A new methodology is needed to address these post-2011 conflicts through both analysis and policy. The risk of pursuing policies that do further harm has increased, especially as conflicts of different origins metastasise and intersect, creating a new generation of non-state conflict actors and drawing in both regional and global powers. I propose two analytical concepts to help bring greater clarity, one new, the other old: conflict clusters and concentric circles. I then explore how these interact with external interventions of various sorts.

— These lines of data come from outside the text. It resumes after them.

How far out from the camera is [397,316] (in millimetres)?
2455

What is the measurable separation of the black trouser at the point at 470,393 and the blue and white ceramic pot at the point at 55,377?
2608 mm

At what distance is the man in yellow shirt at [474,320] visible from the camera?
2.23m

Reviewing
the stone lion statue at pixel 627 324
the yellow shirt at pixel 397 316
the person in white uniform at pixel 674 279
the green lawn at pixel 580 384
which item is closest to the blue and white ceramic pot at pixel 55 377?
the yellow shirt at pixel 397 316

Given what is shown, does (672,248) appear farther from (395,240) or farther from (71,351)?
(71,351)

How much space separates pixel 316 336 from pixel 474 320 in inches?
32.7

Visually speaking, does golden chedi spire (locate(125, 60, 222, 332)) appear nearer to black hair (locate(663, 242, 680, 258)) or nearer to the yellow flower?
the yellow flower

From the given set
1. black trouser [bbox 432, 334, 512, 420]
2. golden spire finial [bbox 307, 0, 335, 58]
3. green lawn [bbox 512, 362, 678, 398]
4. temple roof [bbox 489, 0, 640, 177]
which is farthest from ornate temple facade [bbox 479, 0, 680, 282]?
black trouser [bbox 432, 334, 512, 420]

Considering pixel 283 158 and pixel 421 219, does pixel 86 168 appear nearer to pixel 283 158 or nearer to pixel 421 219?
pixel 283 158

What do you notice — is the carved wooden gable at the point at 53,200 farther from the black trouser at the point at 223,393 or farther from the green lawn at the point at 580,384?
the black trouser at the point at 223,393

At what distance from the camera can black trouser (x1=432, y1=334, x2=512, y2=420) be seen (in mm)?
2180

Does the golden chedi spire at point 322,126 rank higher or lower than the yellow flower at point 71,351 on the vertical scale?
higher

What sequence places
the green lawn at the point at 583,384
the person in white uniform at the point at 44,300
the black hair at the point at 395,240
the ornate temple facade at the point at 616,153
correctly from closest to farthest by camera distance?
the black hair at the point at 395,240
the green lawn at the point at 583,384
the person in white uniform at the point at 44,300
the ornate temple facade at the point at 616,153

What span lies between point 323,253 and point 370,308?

Instead of policy prescriptions for individual conflicts, I place the perplexing array of intersecting MENA conflicts and conflict actors in a framework that elucidates what motivates these actors and what drives their conflicts. And I will suggest a set of principles that should undergird any approach by global and regional powers toward these conflicts, based on the need to contain the current situation without making matters worse. This study is based on years of field research in the MENA region by me and my colleagues at the International Crisis Group.